Father and son Arizona pistachio growers Jim and Mark Cook.
New Mexico pistachio growers Adam and Danielle Kusmak, owners of Tularosa Pistachio Groves in Tularosa (Otero County), had an overall good growing year despite extreme freezing temperatures in early February. Temperatures dropped to 18 degrees Fahrenheit for two consecutive nights. Temperatures remained at or below 32 degrees for five consecutive days; much colder than usual.
“The nut quality was very good and the nut size was larger than last year,” Adam said. “The pollination was good on the buds which did not freeze.”
Danielle added, “We lost about 300 trees due to the cold temperatures. That is a seven-year (production) loss.”
The Kusmaks changed several management practices this year. Tree pruning was reduced. Due to rising fertilizer costs, less fertilizer was applied in each application but applications were applied more often.
“We changed to subsurface drip irrigation. This was an enormous booster for growth which helps develop the roots and tree canopy,” Adam said.
The Kusmak’s trees are planted in clay loam soil.
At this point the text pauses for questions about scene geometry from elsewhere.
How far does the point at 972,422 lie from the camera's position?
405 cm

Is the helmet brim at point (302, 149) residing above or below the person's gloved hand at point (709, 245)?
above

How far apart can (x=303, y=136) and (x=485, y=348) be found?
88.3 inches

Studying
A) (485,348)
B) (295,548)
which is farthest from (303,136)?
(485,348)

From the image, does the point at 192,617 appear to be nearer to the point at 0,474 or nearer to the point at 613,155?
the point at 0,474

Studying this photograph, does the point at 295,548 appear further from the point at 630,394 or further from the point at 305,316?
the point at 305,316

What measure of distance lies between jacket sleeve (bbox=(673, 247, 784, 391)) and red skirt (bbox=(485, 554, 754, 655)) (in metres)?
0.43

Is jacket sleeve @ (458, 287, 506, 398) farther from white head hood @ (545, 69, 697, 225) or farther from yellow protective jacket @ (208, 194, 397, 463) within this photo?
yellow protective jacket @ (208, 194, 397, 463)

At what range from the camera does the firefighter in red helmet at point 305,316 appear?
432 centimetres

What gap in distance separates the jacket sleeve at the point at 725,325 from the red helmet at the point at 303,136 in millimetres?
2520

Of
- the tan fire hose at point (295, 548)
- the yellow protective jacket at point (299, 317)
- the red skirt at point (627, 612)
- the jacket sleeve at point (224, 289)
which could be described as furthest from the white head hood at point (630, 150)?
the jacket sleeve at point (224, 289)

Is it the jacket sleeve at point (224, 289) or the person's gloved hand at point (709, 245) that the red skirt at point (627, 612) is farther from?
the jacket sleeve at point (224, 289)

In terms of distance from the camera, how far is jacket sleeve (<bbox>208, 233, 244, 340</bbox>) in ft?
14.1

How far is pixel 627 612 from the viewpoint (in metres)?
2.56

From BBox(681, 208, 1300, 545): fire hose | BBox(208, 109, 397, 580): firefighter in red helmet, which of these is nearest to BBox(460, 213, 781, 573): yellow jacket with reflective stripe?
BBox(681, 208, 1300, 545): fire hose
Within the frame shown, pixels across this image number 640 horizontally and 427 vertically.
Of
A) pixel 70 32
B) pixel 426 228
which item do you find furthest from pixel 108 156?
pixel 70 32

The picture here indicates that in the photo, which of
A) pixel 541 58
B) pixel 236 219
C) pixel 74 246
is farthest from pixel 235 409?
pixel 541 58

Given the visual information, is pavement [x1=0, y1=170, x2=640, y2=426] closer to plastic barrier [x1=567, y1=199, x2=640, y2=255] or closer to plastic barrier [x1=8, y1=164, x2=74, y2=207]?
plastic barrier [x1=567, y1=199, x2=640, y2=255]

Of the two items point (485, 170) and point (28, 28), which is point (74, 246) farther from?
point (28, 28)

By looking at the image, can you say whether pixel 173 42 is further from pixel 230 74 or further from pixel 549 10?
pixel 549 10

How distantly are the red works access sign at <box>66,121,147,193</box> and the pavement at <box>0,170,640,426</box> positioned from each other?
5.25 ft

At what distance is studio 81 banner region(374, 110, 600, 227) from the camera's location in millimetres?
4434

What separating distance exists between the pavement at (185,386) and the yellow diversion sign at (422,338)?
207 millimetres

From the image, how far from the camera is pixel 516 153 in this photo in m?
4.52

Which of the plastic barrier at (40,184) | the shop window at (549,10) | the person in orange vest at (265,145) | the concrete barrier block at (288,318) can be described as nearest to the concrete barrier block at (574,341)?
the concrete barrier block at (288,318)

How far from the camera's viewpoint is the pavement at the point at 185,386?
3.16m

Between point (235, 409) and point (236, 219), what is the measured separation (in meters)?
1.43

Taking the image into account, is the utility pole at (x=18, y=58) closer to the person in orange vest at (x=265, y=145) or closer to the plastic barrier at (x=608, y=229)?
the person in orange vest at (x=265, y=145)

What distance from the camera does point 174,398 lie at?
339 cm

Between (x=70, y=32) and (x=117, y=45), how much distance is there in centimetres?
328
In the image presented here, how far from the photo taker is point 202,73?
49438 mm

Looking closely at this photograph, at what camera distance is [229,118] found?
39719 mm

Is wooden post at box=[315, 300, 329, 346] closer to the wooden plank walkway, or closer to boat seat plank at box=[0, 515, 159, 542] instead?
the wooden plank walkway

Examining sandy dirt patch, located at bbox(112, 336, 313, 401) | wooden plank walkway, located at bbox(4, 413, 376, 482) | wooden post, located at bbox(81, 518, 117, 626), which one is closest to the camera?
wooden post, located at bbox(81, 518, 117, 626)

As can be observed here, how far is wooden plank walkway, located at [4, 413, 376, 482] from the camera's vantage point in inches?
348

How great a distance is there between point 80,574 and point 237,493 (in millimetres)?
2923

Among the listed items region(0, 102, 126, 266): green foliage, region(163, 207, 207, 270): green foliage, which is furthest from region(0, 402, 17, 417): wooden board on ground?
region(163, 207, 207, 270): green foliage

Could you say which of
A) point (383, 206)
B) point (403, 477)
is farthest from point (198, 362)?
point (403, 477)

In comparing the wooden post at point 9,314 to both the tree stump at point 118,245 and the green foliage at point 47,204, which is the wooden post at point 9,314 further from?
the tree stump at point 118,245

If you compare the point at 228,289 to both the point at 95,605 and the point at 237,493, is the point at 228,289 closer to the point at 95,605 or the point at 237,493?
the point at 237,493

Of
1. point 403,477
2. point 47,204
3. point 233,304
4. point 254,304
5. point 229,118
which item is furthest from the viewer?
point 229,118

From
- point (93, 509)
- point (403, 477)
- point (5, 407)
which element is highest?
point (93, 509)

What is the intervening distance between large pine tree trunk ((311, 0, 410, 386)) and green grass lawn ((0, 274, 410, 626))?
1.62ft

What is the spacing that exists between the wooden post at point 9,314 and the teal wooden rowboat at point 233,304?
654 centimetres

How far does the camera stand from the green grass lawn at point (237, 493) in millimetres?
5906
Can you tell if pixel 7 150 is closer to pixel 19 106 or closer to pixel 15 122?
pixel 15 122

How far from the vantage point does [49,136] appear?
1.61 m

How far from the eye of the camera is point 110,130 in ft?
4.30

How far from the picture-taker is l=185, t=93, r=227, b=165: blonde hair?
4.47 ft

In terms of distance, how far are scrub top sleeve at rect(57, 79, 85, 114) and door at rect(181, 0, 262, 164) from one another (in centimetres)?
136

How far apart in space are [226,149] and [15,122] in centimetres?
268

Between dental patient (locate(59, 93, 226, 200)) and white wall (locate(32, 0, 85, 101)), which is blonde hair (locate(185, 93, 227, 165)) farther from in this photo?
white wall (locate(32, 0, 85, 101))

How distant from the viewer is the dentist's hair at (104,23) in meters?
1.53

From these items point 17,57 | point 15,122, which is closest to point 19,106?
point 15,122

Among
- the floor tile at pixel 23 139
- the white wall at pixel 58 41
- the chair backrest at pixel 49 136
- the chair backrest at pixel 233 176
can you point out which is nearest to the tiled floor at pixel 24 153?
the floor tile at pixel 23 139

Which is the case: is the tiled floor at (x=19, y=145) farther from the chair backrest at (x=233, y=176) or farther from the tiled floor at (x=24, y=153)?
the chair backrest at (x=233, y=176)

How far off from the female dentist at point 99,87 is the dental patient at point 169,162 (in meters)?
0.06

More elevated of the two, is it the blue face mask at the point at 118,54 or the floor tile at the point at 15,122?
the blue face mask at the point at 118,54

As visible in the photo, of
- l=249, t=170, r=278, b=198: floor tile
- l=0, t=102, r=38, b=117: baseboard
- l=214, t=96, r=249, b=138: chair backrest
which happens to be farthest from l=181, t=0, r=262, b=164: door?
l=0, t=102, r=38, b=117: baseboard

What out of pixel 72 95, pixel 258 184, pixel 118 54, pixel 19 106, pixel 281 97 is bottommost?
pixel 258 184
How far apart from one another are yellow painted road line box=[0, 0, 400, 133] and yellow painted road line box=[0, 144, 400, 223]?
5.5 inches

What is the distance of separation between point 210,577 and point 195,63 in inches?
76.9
New Mexico has a small but growing pistachio industry with an estimated 300 acres statewide. The Kusmaks believe more acres will be planted.
“Growing pistachios in New Mexico has its advantages – fewer pest problems and less root rot,” Adam said. “The issue is finding the right tree variety for our mountain dry climate growing season. Temperatures reach 100 degrees in June and July and the nights cool off.”